Drew International Seminar-Argentina 2006-2007

Friday, January 12, 2007

January 7, 2007

Gabbie Haenn and Claire Horvath

Our First Sunday in Buenos Aires...


On Sunday we had nothing specific scheduled for our group. Many of us decided to go to the Flea Market at San Telmo, a common place for many Porteños to do on a Sunday (since most other places are closed). We did not go as a big group, but most of the class ended up there at some point in the day.

I went in a group with Josh, Jamin, Lindsay, Harmony, Paul and mysel to the market. First we decided to walk around Florida Street which is the main shopping area near our hotel. It is a very long road that is closed to cars and contains many shops geared toward both tourists and Argentineans. There are places to buy touristy items such as wool and cashmere sweaters, leather, and postcards. Most of the shops we went into had at least one if not more salespersons who spoke english to us.

After we got an idea of the things we might like to buy later on in the trip we found a subway station, called el Subte here, to take us to San Telmo for the market. This was my first time navigating el Subte and I was pleasently surprised at how easy and cheap it was to use. Each stop is listed on an electronic scroll inside the train car so you always know when you need to get off the train.

When we arrived at the station near San Telmo we encountered some interesting trees that all of us stopped to admire and photograph. They are sometimes called los borrachos (the drunks) because their trunks are swollen at the bottom and they bend in such a way that they look like drunks with stomaches full of beer. Our IES guide Sebastian told me earlier in the trip that they explained the origin of fish. The myth goes that all the fish in the world were contained in the trees (which are full of water) and that one day a man cut down a tree and all the fish spilled out onto the Earth.

Back to San Telmo... We finally arrived at the market where the streets were lined with people, vendors, and entertainment. The streets were closed off and then a central square held many stands selling antiques. Art, food, and clothes were also being sold.

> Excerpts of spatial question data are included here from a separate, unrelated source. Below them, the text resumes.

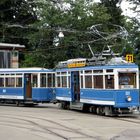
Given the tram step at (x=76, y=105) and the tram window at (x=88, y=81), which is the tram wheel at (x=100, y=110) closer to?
the tram window at (x=88, y=81)

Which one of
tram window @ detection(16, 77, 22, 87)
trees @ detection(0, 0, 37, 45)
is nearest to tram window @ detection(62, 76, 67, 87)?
tram window @ detection(16, 77, 22, 87)

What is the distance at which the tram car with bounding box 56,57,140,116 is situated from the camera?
2836 cm

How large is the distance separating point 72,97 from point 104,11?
91.6 feet

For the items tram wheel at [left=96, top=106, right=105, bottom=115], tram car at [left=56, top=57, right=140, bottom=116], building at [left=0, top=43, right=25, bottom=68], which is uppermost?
building at [left=0, top=43, right=25, bottom=68]

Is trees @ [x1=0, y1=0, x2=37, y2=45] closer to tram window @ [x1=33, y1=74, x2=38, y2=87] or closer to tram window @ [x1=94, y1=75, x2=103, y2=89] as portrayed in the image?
tram window @ [x1=33, y1=74, x2=38, y2=87]

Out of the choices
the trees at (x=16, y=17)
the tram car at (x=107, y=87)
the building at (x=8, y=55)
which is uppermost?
the trees at (x=16, y=17)

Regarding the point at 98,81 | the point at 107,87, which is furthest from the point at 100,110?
the point at 107,87

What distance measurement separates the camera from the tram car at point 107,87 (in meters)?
28.4

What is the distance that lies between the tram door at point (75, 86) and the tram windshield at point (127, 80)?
4.93 m

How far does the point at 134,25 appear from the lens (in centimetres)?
4384

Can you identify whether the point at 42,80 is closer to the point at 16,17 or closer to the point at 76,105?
the point at 76,105

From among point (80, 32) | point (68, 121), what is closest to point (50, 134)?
point (68, 121)

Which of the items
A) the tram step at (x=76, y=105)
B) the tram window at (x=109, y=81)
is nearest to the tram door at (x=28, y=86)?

After wandering around for a bit we all decided to get some food. We found a small store that sold only pizza, tortas, and empanadas. We ordered empanadas that were muy ricos (very tasty). These empanadas were of cheese and onion, beef, or chicken. We walked back to el subte while stuffing our faces.

When we arrived back at the hotel everyone went their own ways. Some people wrote emails, others rested, and others wrote in their journals. Josh and I decided to go for a 30 minute run. Our 30 minute run turned into about an hour of twisting and turning through the streets of el micro centro, the area around our hotel. On our run there were three significant things we learned about the city: 1. Men have no shame about looking at women when they pass and are often rude about it (by my American standard). 2. Josh’s red/orange hair attracted the most attention of all. (Two people called out to him about it). 3. If you go running in a city that you do not know well you should always run in a circle… or leave some breadcrumbs.

When we finally returned to the hotel, sufficiently tired and sweaty from the humidity, we had to go straight upstairs to get ready for dinner at a nice restaurant called El Marisol (the sunflower). We had planned on going to another restaurant at first that some of our group had passed earlier that day, but were unable to find it again. El Marisol was suggested, and we put in our reservations. There were a number of us, about 15 or so, and we had a 45 minute wait before a table could be ready. We walked about 5 blocks over to a common park to pass the time. Another useful fact about Argentina: parks are the place to go with your significant other if you want… well, not exactly privacy, but there is apparently an unspoken rule that you steer clear of shadowy forms on the grass at night.

We arrived at the park, found that it was nearly time for our reservations to be up, and hiked back to the restaurant. Since we had been planning on going someplace different to begin with, some of us were a little underdressed--the place was pretty classy. The staff ushered upstairs to the higher level, which consisted of a table of about 6 elderly people, and us--the hoard of loud American teenagers.

We found out pretty quickly that the food was going to be expensive, but it looked quite delicious as well. Some of us shared meals, while others decided to indulge and go all out. The food WAS delicious, but…the experience itself was kind of odd. For example, there were at least two waiters hovering around our massive table the entire time, and we stayed for at least an hour and a half. From what we could see, none of the other tables got this kind of attention, though the only other group there with us left within a half hour, leaving us to (basically) our own devices. The staff was quite attentive, which was… nice, though it worked against our plans of not spending oodles of money. The second someone emptied their water glass, they would instantly come over and refill our glasses for us, opening bottle upon bottle of water- not looking so good for our bill. They also cut up some of our food for us, a service that was not really necessary, but was a good depiction of what kind of service they were giving us, or perhaps the size of the tip they were expecting. This seems to be a common trend in Argentina- once the restaurant finds out that we are American, theyll either treat you practically like royalty, or give you the worst service of your life. Fortunately this was the former kind, and a delicious meal was had by nearly all who went.

Funny quote of the evening:
Gabbie: “Paul, Im giving you tango eyes. Theyre coming from my chicken.”